#### MATERIAL SUPPLIED:
■ ■ ■ ■ ■ ■ ■
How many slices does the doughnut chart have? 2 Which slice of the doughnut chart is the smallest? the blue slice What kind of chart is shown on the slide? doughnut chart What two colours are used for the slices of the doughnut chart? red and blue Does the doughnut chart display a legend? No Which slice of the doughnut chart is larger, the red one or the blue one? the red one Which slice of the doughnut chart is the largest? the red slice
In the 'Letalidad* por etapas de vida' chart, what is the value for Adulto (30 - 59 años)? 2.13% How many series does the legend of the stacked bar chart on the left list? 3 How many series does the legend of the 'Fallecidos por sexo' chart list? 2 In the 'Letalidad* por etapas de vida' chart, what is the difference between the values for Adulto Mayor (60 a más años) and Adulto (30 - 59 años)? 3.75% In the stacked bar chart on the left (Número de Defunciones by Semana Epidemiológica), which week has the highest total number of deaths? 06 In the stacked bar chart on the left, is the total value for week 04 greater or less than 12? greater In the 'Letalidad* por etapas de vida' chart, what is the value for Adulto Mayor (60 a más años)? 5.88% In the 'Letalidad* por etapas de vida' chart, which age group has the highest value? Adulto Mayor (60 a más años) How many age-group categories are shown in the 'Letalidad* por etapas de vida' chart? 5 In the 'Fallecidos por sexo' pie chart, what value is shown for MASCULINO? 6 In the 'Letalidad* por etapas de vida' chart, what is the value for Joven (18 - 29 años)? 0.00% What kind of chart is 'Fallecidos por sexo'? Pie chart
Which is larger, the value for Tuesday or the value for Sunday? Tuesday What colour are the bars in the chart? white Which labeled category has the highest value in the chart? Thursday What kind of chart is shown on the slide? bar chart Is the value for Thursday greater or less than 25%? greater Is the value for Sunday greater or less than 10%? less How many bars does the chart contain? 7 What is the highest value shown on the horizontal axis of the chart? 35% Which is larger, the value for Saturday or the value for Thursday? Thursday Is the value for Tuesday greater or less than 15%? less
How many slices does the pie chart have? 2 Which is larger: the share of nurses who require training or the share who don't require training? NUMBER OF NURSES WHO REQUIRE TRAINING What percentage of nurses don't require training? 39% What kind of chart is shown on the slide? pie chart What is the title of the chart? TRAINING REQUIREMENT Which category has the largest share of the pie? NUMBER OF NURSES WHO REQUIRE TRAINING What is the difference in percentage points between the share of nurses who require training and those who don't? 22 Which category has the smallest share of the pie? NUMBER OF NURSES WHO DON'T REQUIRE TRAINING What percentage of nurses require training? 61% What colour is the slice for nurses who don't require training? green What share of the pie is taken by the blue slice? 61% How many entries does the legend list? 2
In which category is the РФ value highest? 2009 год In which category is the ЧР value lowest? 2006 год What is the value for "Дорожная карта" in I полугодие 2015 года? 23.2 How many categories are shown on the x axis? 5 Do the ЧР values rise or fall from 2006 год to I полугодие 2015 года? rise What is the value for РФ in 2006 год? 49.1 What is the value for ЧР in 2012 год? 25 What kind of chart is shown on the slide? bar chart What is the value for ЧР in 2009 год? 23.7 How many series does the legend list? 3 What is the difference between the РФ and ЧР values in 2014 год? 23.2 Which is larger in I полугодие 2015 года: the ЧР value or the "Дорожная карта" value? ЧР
■ ■ ■ ■ ■ ■ ■
#### EXERCISE DESCRIPTION:
Reproduce all five records above verbatim, leaving every line unchanged.

#### EXERCISE SOLUTION:
How many slices does the doughnut chart have? 2 Which slice of the doughnut chart is the smallest? the blue slice What kind of chart is shown on the slide? doughnut chart What two colours are used for the slices of the doughnut chart? red and blue Does the doughnut chart display a legend? No Which slice of the doughnut chart is larger, the red one or the blue one? the red one Which slice of the doughnut chart is the largest? the red slice
In the 'Letalidad* por etapas de vida' chart, what is the value for Adulto (30 - 59 años)? 2.13% How many series does the legend of the stacked bar chart on the left list? 3 How many series does the legend of the 'Fallecidos por sexo' chart list? 2 In the 'Letalidad* por etapas de vida' chart, what is the difference between the values for Adulto Mayor (60 a más años) and Adulto (30 - 59 años)? 3.75% In the stacked bar chart on the left (Número de Defunciones by Semana Epidemiológica), which week has the highest total number of deaths? 06 In the stacked bar chart on the left, is the total value for week 04 greater or less than 12? greater In the 'Letalidad* por etapas de vida' chart, what is the value for Adulto Mayor (60 a más años)? 5.88% In the 'Letalidad* por etapas de vida' chart, which age group has the highest value? Adulto Mayor (60 a más años) How many age-group categories are shown in the 'Letalidad* por etapas de vida' chart? 5 In the 'Fallecidos por sexo' pie chart, what value is shown for MASCULINO? 6 In the 'Letalidad* por etapas de vida' chart, what is the value for Joven (18 - 29 años)? 0.00% What kind of chart is 'Fallecidos por sexo'? Pie chart
Which is larger, the value for Tuesday or the value for Sunday? Tuesday What colour are the bars in the chart? white Which labeled category has the highest value in the chart? Thursday What kind of chart is shown on the slide? bar chart Is the value for Thursday greater or less than 25%? greater Is the value for Sunday greater or less than 10%? less How many bars does the chart contain? 7 What is the highest value shown on the horizontal axis of the chart? 35% Which is larger, the value for Saturday or the value for Thursday? Thursday Is the value for Tuesday greater or less than 15%? less
How many slices does the pie chart have? 2 Which is larger: the share of nurses who require training or the share who don't require training? NUMBER OF NURSES WHO REQUIRE TRAINING What percentage of nurses don't require training? 39% What kind of chart is shown on the slide? pie chart What is the title of the chart? TRAINING REQUIREMENT Which category has the largest share of the pie? NUMBER OF NURSES WHO REQUIRE TRAINING What is the difference in percentage points between the share of nurses who require training and those who don't? 22 Which category has the smallest share of the pie? NUMBER OF NURSES WHO DON'T REQUIRE TRAINING What percentage of nurses require training? 61% What colour is the slice for nurses who don't require training? green What share of the pie is taken by the blue slice? 61% How many entries does the legend list? 2
In which category is the РФ value highest? 2009 год In which category is the ЧР value lowest? 2006 год What is the value for "Дорожная карта" in I полугодие 2015 года? 23.2 How many categories are shown on the x axis? 5 Do the ЧР values rise or fall from 2006 год to I полугодие 2015 года? rise What is the value for РФ in 2006 год? 49.1 What is the value for ЧР in 2012 год? 25 What kind of chart is shown on the slide? bar chart What is the value for ЧР in 2009 год? 23.7 How many series does the legend list? 3 What is the difference between the РФ and ЧР values in 2014 год? 23.2 Which is larger in I полугодие 2015 года: the ЧР value or the "Дорожная карта" value? ЧР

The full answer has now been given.